:: FRAGMENTO PROPORCIONADO

Yo tenía 6 años cuando se estrenó Grease en los cines. Para cuando llegó el momento de ir a verla ya nos sabíamos la coreografía del Grease-lightning y los coros del You´re the one that I want de memoria, y John Travolta y Olivia Newton John eran como de la familia, gracias a los didácticos avances que nos ofrecía cada sábado por la tarde el programa Aplauso. Catorce veranos más tarde, aquellas mismas canciones volvieron para contagiar a nuevas generaciones o, simplemente, para reivindicar su frescura, a la par que las cuentas corrientes de sus creadores, hasta hacerse fijas en un ecléctico repertorio en el que tampoco faltaba la chica ye-ye de Concha Velasco y que, desde entonces, también se hizo inevitable en cada fiesta de nochevieja. Mi hija también descubrió Grease con 6 años, tres décadas más tarde, y no sólo es una fan incondicional, sino que este viernes tuve que agarrarla para que no se fuera de la mano de Edurne camino del escenario.
Dudo que les interese lo más mínimo ni la edad que tenía ni las veces que imité desde encima del taburete a Travolta, y mucho menos mis trasnochados recuerdos de adolescencia o mis responsabilidades como padre, pero no se me ocurría mejor forma para entrar de lleno en la cuestión que nos ocupa: la universalidad del lenguaje musical y su aplicación a una fórmula de éxito como nexo de unión emocional entre diferentes generaciones. Porque pasarán otros cuarenta años y las canciones y números musicales de Grease seguirán conservando la misma frescura y atrayendo a nuevos espectadores, más allá de la evidente simpleza de una trama que se diluye, casi como una mala coartada, entre número y número; algo que queda mucho más patente en la versión para los escenarios que en la cinematográfica.

::::
:: ENTRADAS FACILITADAS

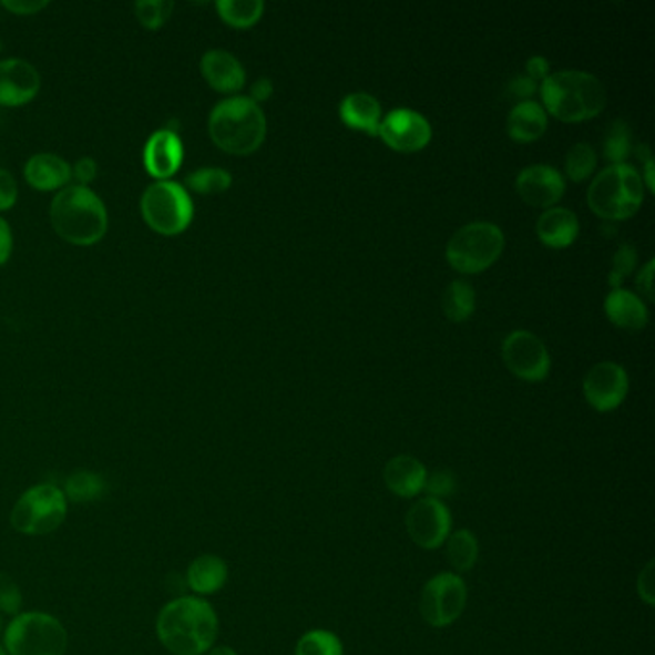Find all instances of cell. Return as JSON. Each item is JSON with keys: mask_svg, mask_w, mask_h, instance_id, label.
Listing matches in <instances>:
<instances>
[{"mask_svg": "<svg viewBox=\"0 0 655 655\" xmlns=\"http://www.w3.org/2000/svg\"><path fill=\"white\" fill-rule=\"evenodd\" d=\"M219 620L209 602L181 596L167 602L156 617V634L173 655H202L214 648Z\"/></svg>", "mask_w": 655, "mask_h": 655, "instance_id": "obj_1", "label": "cell"}, {"mask_svg": "<svg viewBox=\"0 0 655 655\" xmlns=\"http://www.w3.org/2000/svg\"><path fill=\"white\" fill-rule=\"evenodd\" d=\"M49 217L58 235L70 245H96L109 231V209L101 196L81 185H68L58 191Z\"/></svg>", "mask_w": 655, "mask_h": 655, "instance_id": "obj_2", "label": "cell"}, {"mask_svg": "<svg viewBox=\"0 0 655 655\" xmlns=\"http://www.w3.org/2000/svg\"><path fill=\"white\" fill-rule=\"evenodd\" d=\"M542 101L547 112L563 122H583L605 109L607 93L602 81L581 70L547 73L542 80Z\"/></svg>", "mask_w": 655, "mask_h": 655, "instance_id": "obj_3", "label": "cell"}, {"mask_svg": "<svg viewBox=\"0 0 655 655\" xmlns=\"http://www.w3.org/2000/svg\"><path fill=\"white\" fill-rule=\"evenodd\" d=\"M212 141L229 154H253L266 139V115L250 96H229L209 112Z\"/></svg>", "mask_w": 655, "mask_h": 655, "instance_id": "obj_4", "label": "cell"}, {"mask_svg": "<svg viewBox=\"0 0 655 655\" xmlns=\"http://www.w3.org/2000/svg\"><path fill=\"white\" fill-rule=\"evenodd\" d=\"M644 198V181L631 164H612L594 177L589 187V206L604 219L634 216Z\"/></svg>", "mask_w": 655, "mask_h": 655, "instance_id": "obj_5", "label": "cell"}, {"mask_svg": "<svg viewBox=\"0 0 655 655\" xmlns=\"http://www.w3.org/2000/svg\"><path fill=\"white\" fill-rule=\"evenodd\" d=\"M141 214L152 231L175 237L193 224L195 204L187 188L177 181H154L141 196Z\"/></svg>", "mask_w": 655, "mask_h": 655, "instance_id": "obj_6", "label": "cell"}, {"mask_svg": "<svg viewBox=\"0 0 655 655\" xmlns=\"http://www.w3.org/2000/svg\"><path fill=\"white\" fill-rule=\"evenodd\" d=\"M8 655H64L68 631L49 613H18L4 631Z\"/></svg>", "mask_w": 655, "mask_h": 655, "instance_id": "obj_7", "label": "cell"}, {"mask_svg": "<svg viewBox=\"0 0 655 655\" xmlns=\"http://www.w3.org/2000/svg\"><path fill=\"white\" fill-rule=\"evenodd\" d=\"M65 515L68 500L64 490L57 484L41 483L25 490L22 497L18 498L10 513V523L18 533L43 536L64 525Z\"/></svg>", "mask_w": 655, "mask_h": 655, "instance_id": "obj_8", "label": "cell"}, {"mask_svg": "<svg viewBox=\"0 0 655 655\" xmlns=\"http://www.w3.org/2000/svg\"><path fill=\"white\" fill-rule=\"evenodd\" d=\"M504 233L490 222H473L448 240L447 258L461 274H479L492 266L504 250Z\"/></svg>", "mask_w": 655, "mask_h": 655, "instance_id": "obj_9", "label": "cell"}, {"mask_svg": "<svg viewBox=\"0 0 655 655\" xmlns=\"http://www.w3.org/2000/svg\"><path fill=\"white\" fill-rule=\"evenodd\" d=\"M468 605V584L458 573H439L427 581L421 598L419 612L427 625L434 628L450 627L460 620L461 613Z\"/></svg>", "mask_w": 655, "mask_h": 655, "instance_id": "obj_10", "label": "cell"}, {"mask_svg": "<svg viewBox=\"0 0 655 655\" xmlns=\"http://www.w3.org/2000/svg\"><path fill=\"white\" fill-rule=\"evenodd\" d=\"M406 529L416 546L437 550L452 533V515L442 500L419 498L406 513Z\"/></svg>", "mask_w": 655, "mask_h": 655, "instance_id": "obj_11", "label": "cell"}, {"mask_svg": "<svg viewBox=\"0 0 655 655\" xmlns=\"http://www.w3.org/2000/svg\"><path fill=\"white\" fill-rule=\"evenodd\" d=\"M502 358L508 369L525 381H542L550 373V352L533 332H510L502 345Z\"/></svg>", "mask_w": 655, "mask_h": 655, "instance_id": "obj_12", "label": "cell"}, {"mask_svg": "<svg viewBox=\"0 0 655 655\" xmlns=\"http://www.w3.org/2000/svg\"><path fill=\"white\" fill-rule=\"evenodd\" d=\"M584 397L594 410L612 411L620 408L628 392V375L620 364L600 361L586 373Z\"/></svg>", "mask_w": 655, "mask_h": 655, "instance_id": "obj_13", "label": "cell"}, {"mask_svg": "<svg viewBox=\"0 0 655 655\" xmlns=\"http://www.w3.org/2000/svg\"><path fill=\"white\" fill-rule=\"evenodd\" d=\"M395 151L416 152L431 141V123L416 110L398 109L381 120L379 133Z\"/></svg>", "mask_w": 655, "mask_h": 655, "instance_id": "obj_14", "label": "cell"}, {"mask_svg": "<svg viewBox=\"0 0 655 655\" xmlns=\"http://www.w3.org/2000/svg\"><path fill=\"white\" fill-rule=\"evenodd\" d=\"M41 75L35 65L23 58L0 60V106L16 109L35 99Z\"/></svg>", "mask_w": 655, "mask_h": 655, "instance_id": "obj_15", "label": "cell"}, {"mask_svg": "<svg viewBox=\"0 0 655 655\" xmlns=\"http://www.w3.org/2000/svg\"><path fill=\"white\" fill-rule=\"evenodd\" d=\"M183 156H185L183 141L172 125L154 131L144 143V170L156 181H167L180 172Z\"/></svg>", "mask_w": 655, "mask_h": 655, "instance_id": "obj_16", "label": "cell"}, {"mask_svg": "<svg viewBox=\"0 0 655 655\" xmlns=\"http://www.w3.org/2000/svg\"><path fill=\"white\" fill-rule=\"evenodd\" d=\"M515 188L526 204L536 208H550L565 193V181L555 167L534 164L521 170L515 181Z\"/></svg>", "mask_w": 655, "mask_h": 655, "instance_id": "obj_17", "label": "cell"}, {"mask_svg": "<svg viewBox=\"0 0 655 655\" xmlns=\"http://www.w3.org/2000/svg\"><path fill=\"white\" fill-rule=\"evenodd\" d=\"M201 72L217 93H237L246 83V72L238 58L222 49L204 52Z\"/></svg>", "mask_w": 655, "mask_h": 655, "instance_id": "obj_18", "label": "cell"}, {"mask_svg": "<svg viewBox=\"0 0 655 655\" xmlns=\"http://www.w3.org/2000/svg\"><path fill=\"white\" fill-rule=\"evenodd\" d=\"M23 177L37 191H62L72 181V166L52 152H39L25 162Z\"/></svg>", "mask_w": 655, "mask_h": 655, "instance_id": "obj_19", "label": "cell"}, {"mask_svg": "<svg viewBox=\"0 0 655 655\" xmlns=\"http://www.w3.org/2000/svg\"><path fill=\"white\" fill-rule=\"evenodd\" d=\"M427 471L426 465L413 456H397L385 465L382 477L387 489L400 498H416L426 492Z\"/></svg>", "mask_w": 655, "mask_h": 655, "instance_id": "obj_20", "label": "cell"}, {"mask_svg": "<svg viewBox=\"0 0 655 655\" xmlns=\"http://www.w3.org/2000/svg\"><path fill=\"white\" fill-rule=\"evenodd\" d=\"M229 579V567L219 555L204 554L195 557L187 567V584L198 598L212 596L224 589Z\"/></svg>", "mask_w": 655, "mask_h": 655, "instance_id": "obj_21", "label": "cell"}, {"mask_svg": "<svg viewBox=\"0 0 655 655\" xmlns=\"http://www.w3.org/2000/svg\"><path fill=\"white\" fill-rule=\"evenodd\" d=\"M605 314L613 324L623 329H642L648 324V308L641 296L625 288H613L604 303Z\"/></svg>", "mask_w": 655, "mask_h": 655, "instance_id": "obj_22", "label": "cell"}, {"mask_svg": "<svg viewBox=\"0 0 655 655\" xmlns=\"http://www.w3.org/2000/svg\"><path fill=\"white\" fill-rule=\"evenodd\" d=\"M508 133L518 143H531L544 135L547 127L546 110L539 102H518L508 115Z\"/></svg>", "mask_w": 655, "mask_h": 655, "instance_id": "obj_23", "label": "cell"}, {"mask_svg": "<svg viewBox=\"0 0 655 655\" xmlns=\"http://www.w3.org/2000/svg\"><path fill=\"white\" fill-rule=\"evenodd\" d=\"M536 233L544 245L563 248L570 246L579 235V219L570 208H547L536 222Z\"/></svg>", "mask_w": 655, "mask_h": 655, "instance_id": "obj_24", "label": "cell"}, {"mask_svg": "<svg viewBox=\"0 0 655 655\" xmlns=\"http://www.w3.org/2000/svg\"><path fill=\"white\" fill-rule=\"evenodd\" d=\"M340 117L348 127L368 131L371 135L379 133L381 125V104L369 93L348 94L340 102Z\"/></svg>", "mask_w": 655, "mask_h": 655, "instance_id": "obj_25", "label": "cell"}, {"mask_svg": "<svg viewBox=\"0 0 655 655\" xmlns=\"http://www.w3.org/2000/svg\"><path fill=\"white\" fill-rule=\"evenodd\" d=\"M64 497L73 504H94L101 502L109 492V483L101 473L80 469L65 479Z\"/></svg>", "mask_w": 655, "mask_h": 655, "instance_id": "obj_26", "label": "cell"}, {"mask_svg": "<svg viewBox=\"0 0 655 655\" xmlns=\"http://www.w3.org/2000/svg\"><path fill=\"white\" fill-rule=\"evenodd\" d=\"M447 557L456 573H468L479 560V541L468 529H458L450 533L447 542Z\"/></svg>", "mask_w": 655, "mask_h": 655, "instance_id": "obj_27", "label": "cell"}, {"mask_svg": "<svg viewBox=\"0 0 655 655\" xmlns=\"http://www.w3.org/2000/svg\"><path fill=\"white\" fill-rule=\"evenodd\" d=\"M442 310L456 324L465 321L475 310V290L468 282H452L442 295Z\"/></svg>", "mask_w": 655, "mask_h": 655, "instance_id": "obj_28", "label": "cell"}, {"mask_svg": "<svg viewBox=\"0 0 655 655\" xmlns=\"http://www.w3.org/2000/svg\"><path fill=\"white\" fill-rule=\"evenodd\" d=\"M217 14L233 28H250L264 14L262 0H219Z\"/></svg>", "mask_w": 655, "mask_h": 655, "instance_id": "obj_29", "label": "cell"}, {"mask_svg": "<svg viewBox=\"0 0 655 655\" xmlns=\"http://www.w3.org/2000/svg\"><path fill=\"white\" fill-rule=\"evenodd\" d=\"M233 177L224 167H201L188 173L183 187L198 195H217L231 187Z\"/></svg>", "mask_w": 655, "mask_h": 655, "instance_id": "obj_30", "label": "cell"}, {"mask_svg": "<svg viewBox=\"0 0 655 655\" xmlns=\"http://www.w3.org/2000/svg\"><path fill=\"white\" fill-rule=\"evenodd\" d=\"M295 655H345V646L337 634L316 628L296 642Z\"/></svg>", "mask_w": 655, "mask_h": 655, "instance_id": "obj_31", "label": "cell"}, {"mask_svg": "<svg viewBox=\"0 0 655 655\" xmlns=\"http://www.w3.org/2000/svg\"><path fill=\"white\" fill-rule=\"evenodd\" d=\"M631 151H633V131L628 127V123L623 122V120L613 122L607 133H605V158L613 162V164H625Z\"/></svg>", "mask_w": 655, "mask_h": 655, "instance_id": "obj_32", "label": "cell"}, {"mask_svg": "<svg viewBox=\"0 0 655 655\" xmlns=\"http://www.w3.org/2000/svg\"><path fill=\"white\" fill-rule=\"evenodd\" d=\"M594 167H596V152L592 149V144H573L565 156V172L571 180H586L594 172Z\"/></svg>", "mask_w": 655, "mask_h": 655, "instance_id": "obj_33", "label": "cell"}, {"mask_svg": "<svg viewBox=\"0 0 655 655\" xmlns=\"http://www.w3.org/2000/svg\"><path fill=\"white\" fill-rule=\"evenodd\" d=\"M175 4L170 0H139L135 2V16L143 28L156 31L172 18Z\"/></svg>", "mask_w": 655, "mask_h": 655, "instance_id": "obj_34", "label": "cell"}, {"mask_svg": "<svg viewBox=\"0 0 655 655\" xmlns=\"http://www.w3.org/2000/svg\"><path fill=\"white\" fill-rule=\"evenodd\" d=\"M634 264H636V250H634V246L628 245V243L621 245L620 250L613 256L612 272H610V277H607L610 285L613 288H621L623 279H627L628 275L633 274Z\"/></svg>", "mask_w": 655, "mask_h": 655, "instance_id": "obj_35", "label": "cell"}, {"mask_svg": "<svg viewBox=\"0 0 655 655\" xmlns=\"http://www.w3.org/2000/svg\"><path fill=\"white\" fill-rule=\"evenodd\" d=\"M23 598L20 586L10 576L0 573V612L18 615L22 610Z\"/></svg>", "mask_w": 655, "mask_h": 655, "instance_id": "obj_36", "label": "cell"}, {"mask_svg": "<svg viewBox=\"0 0 655 655\" xmlns=\"http://www.w3.org/2000/svg\"><path fill=\"white\" fill-rule=\"evenodd\" d=\"M427 497L442 498L450 497L456 490V479L450 471H434L431 475H427L426 483Z\"/></svg>", "mask_w": 655, "mask_h": 655, "instance_id": "obj_37", "label": "cell"}, {"mask_svg": "<svg viewBox=\"0 0 655 655\" xmlns=\"http://www.w3.org/2000/svg\"><path fill=\"white\" fill-rule=\"evenodd\" d=\"M18 183H16L14 175L2 170L0 167V212H7V209L14 208L16 202H18Z\"/></svg>", "mask_w": 655, "mask_h": 655, "instance_id": "obj_38", "label": "cell"}, {"mask_svg": "<svg viewBox=\"0 0 655 655\" xmlns=\"http://www.w3.org/2000/svg\"><path fill=\"white\" fill-rule=\"evenodd\" d=\"M536 81L531 80L529 75H515L508 86H505V91H508V96H512V99H518V101L525 102L531 101V96L536 93Z\"/></svg>", "mask_w": 655, "mask_h": 655, "instance_id": "obj_39", "label": "cell"}, {"mask_svg": "<svg viewBox=\"0 0 655 655\" xmlns=\"http://www.w3.org/2000/svg\"><path fill=\"white\" fill-rule=\"evenodd\" d=\"M96 175H99V164L91 156H83L72 167V180L78 181L81 187H89L96 180Z\"/></svg>", "mask_w": 655, "mask_h": 655, "instance_id": "obj_40", "label": "cell"}, {"mask_svg": "<svg viewBox=\"0 0 655 655\" xmlns=\"http://www.w3.org/2000/svg\"><path fill=\"white\" fill-rule=\"evenodd\" d=\"M636 591H638V596H641L644 604H655L654 562L646 563V567L638 573Z\"/></svg>", "mask_w": 655, "mask_h": 655, "instance_id": "obj_41", "label": "cell"}, {"mask_svg": "<svg viewBox=\"0 0 655 655\" xmlns=\"http://www.w3.org/2000/svg\"><path fill=\"white\" fill-rule=\"evenodd\" d=\"M49 7L47 0H2V8L18 16H33Z\"/></svg>", "mask_w": 655, "mask_h": 655, "instance_id": "obj_42", "label": "cell"}, {"mask_svg": "<svg viewBox=\"0 0 655 655\" xmlns=\"http://www.w3.org/2000/svg\"><path fill=\"white\" fill-rule=\"evenodd\" d=\"M654 259H649L648 264L642 267L638 277H636V287L641 288V293H644L648 300L654 298Z\"/></svg>", "mask_w": 655, "mask_h": 655, "instance_id": "obj_43", "label": "cell"}, {"mask_svg": "<svg viewBox=\"0 0 655 655\" xmlns=\"http://www.w3.org/2000/svg\"><path fill=\"white\" fill-rule=\"evenodd\" d=\"M12 246H14L12 229H10L7 219L0 216V266L7 264L10 254H12Z\"/></svg>", "mask_w": 655, "mask_h": 655, "instance_id": "obj_44", "label": "cell"}, {"mask_svg": "<svg viewBox=\"0 0 655 655\" xmlns=\"http://www.w3.org/2000/svg\"><path fill=\"white\" fill-rule=\"evenodd\" d=\"M547 72H550V64H547L546 58H529V62H526V75L531 80H544V78H547Z\"/></svg>", "mask_w": 655, "mask_h": 655, "instance_id": "obj_45", "label": "cell"}, {"mask_svg": "<svg viewBox=\"0 0 655 655\" xmlns=\"http://www.w3.org/2000/svg\"><path fill=\"white\" fill-rule=\"evenodd\" d=\"M272 93H274V83L267 78H259L258 81H254L253 89H250V99L258 104V102L267 101Z\"/></svg>", "mask_w": 655, "mask_h": 655, "instance_id": "obj_46", "label": "cell"}, {"mask_svg": "<svg viewBox=\"0 0 655 655\" xmlns=\"http://www.w3.org/2000/svg\"><path fill=\"white\" fill-rule=\"evenodd\" d=\"M644 175H646V185H648L649 191H655L654 160H648V162H646V166H644Z\"/></svg>", "mask_w": 655, "mask_h": 655, "instance_id": "obj_47", "label": "cell"}, {"mask_svg": "<svg viewBox=\"0 0 655 655\" xmlns=\"http://www.w3.org/2000/svg\"><path fill=\"white\" fill-rule=\"evenodd\" d=\"M208 655H238L235 649L229 648V646H216V648H212L208 652Z\"/></svg>", "mask_w": 655, "mask_h": 655, "instance_id": "obj_48", "label": "cell"}, {"mask_svg": "<svg viewBox=\"0 0 655 655\" xmlns=\"http://www.w3.org/2000/svg\"><path fill=\"white\" fill-rule=\"evenodd\" d=\"M0 655H8L7 649H4V646H0Z\"/></svg>", "mask_w": 655, "mask_h": 655, "instance_id": "obj_49", "label": "cell"}, {"mask_svg": "<svg viewBox=\"0 0 655 655\" xmlns=\"http://www.w3.org/2000/svg\"><path fill=\"white\" fill-rule=\"evenodd\" d=\"M0 633H2V617H0Z\"/></svg>", "mask_w": 655, "mask_h": 655, "instance_id": "obj_50", "label": "cell"}, {"mask_svg": "<svg viewBox=\"0 0 655 655\" xmlns=\"http://www.w3.org/2000/svg\"><path fill=\"white\" fill-rule=\"evenodd\" d=\"M0 49H2V44H0Z\"/></svg>", "mask_w": 655, "mask_h": 655, "instance_id": "obj_51", "label": "cell"}]
</instances>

::::

**TAREAS PROPUESTAS**
A: Traduce al inglés esta oración del texto sobre Grease: "Mi hija también descubrió Grease con 6 años, tres décadas más tarde, y no sólo es una fan incondicional, sino que este viernes tuve que agarrarla para que no se fuera de la mano de Edurne camino del escenario."
B: Resume en dos oraciones el texto sobre Grease.
C: Prosigue el texto sobre Grease a partir de su última oración.

**RESPUESTAS REDACTADAS**
A: My daughter also discovered Grease at the age of 6, three decades later, and not only is she a devoted fan, but this Friday I had to hold on to her so she wouldn't go off hand in hand with Edurne toward the stage.

B: Quien escribe recuerda que conoció Grease con 6 años y que su hija, tres décadas más tarde, la descubrió a la misma edad y se ha convertido en fan incondicional. A partir de esos recuerdos plantea la universalidad del lenguaje musical como nexo emocional entre generaciones y sostiene que los números musicales de Grease seguirán atrayendo espectadores pese a la simpleza de su trama, más patente en la versión para los escenarios que en la cinematográfica.

C:
En este sentido, la versión en castellano del exitoso musical subraya en exceso ese desfase narrativo, y hasta podría decirse que es un musical muy bien cantado, pero no tan bien contado. Lo que ya no me queda claro es si se debe a las carencias dramáticas del texto original o a cierta dejadez compositiva, aunque dudo que haya muchos más que después de asistir a la espectacularidad de sus números musicales y a sus buenas interpretaciones hayan caído en apreciar dichas carencias que, a veces, lastran el desarrollo de la función. En cualquier caso, da igual, porque al final compruebas que todo el mundo abandona el Villamarta con una sonrisa de oreja a oreja y tarareando los compases de alguno de los temas, plenamente satisfecho, y agradecido con los paseos de los intérpretes por el patio de butacas saludando de forma cómplice a los espectadores que han acudido a la función.
Las sensaciones, pues, son más que agradables y se sustentan en el excelente trabajo coral de todo el plantel, en el que es inevitable resaltar la función de su protagonista femenina, Edurne, en especial porque sobresale con un registro vocal muy próximo al de la recordada Olivia Newton John, aunque eso no implique dejar en un segundo lugar a cuantos la acompañan sobre el escenario -lo mismo cabría decir de un triplicado, sensacional e histriónico José Antonio Moreno-, ni otros aspectos esenciales de la función, caso de la coreografía, de los múltiples detalles que adornan cada uno de los números, tanto interpretativos como estéticos -la señal televisiva del concurso de baile en el instituto está resuelta con originalidad y brillantez- y de la banda que interpreta en directo toda el repertorio.
En el fondo, y es lo más importante, prevalece una contagiosa sensación de vitalidad, tal vez muy similar a la que transmiten otros musicales de éxito, caso de Mamma mía, con la diferencia de que en este último caso es el texto el que se pone al servicio de la música, y en Grease es la música la que se pone al servicio de una historia, pero más aún, de una época, de unos condicionantes sociales y de unas emociones compartidas por todos, universales como su música y, por supuesto, imperecederas. Así pasen otros cuarenta años.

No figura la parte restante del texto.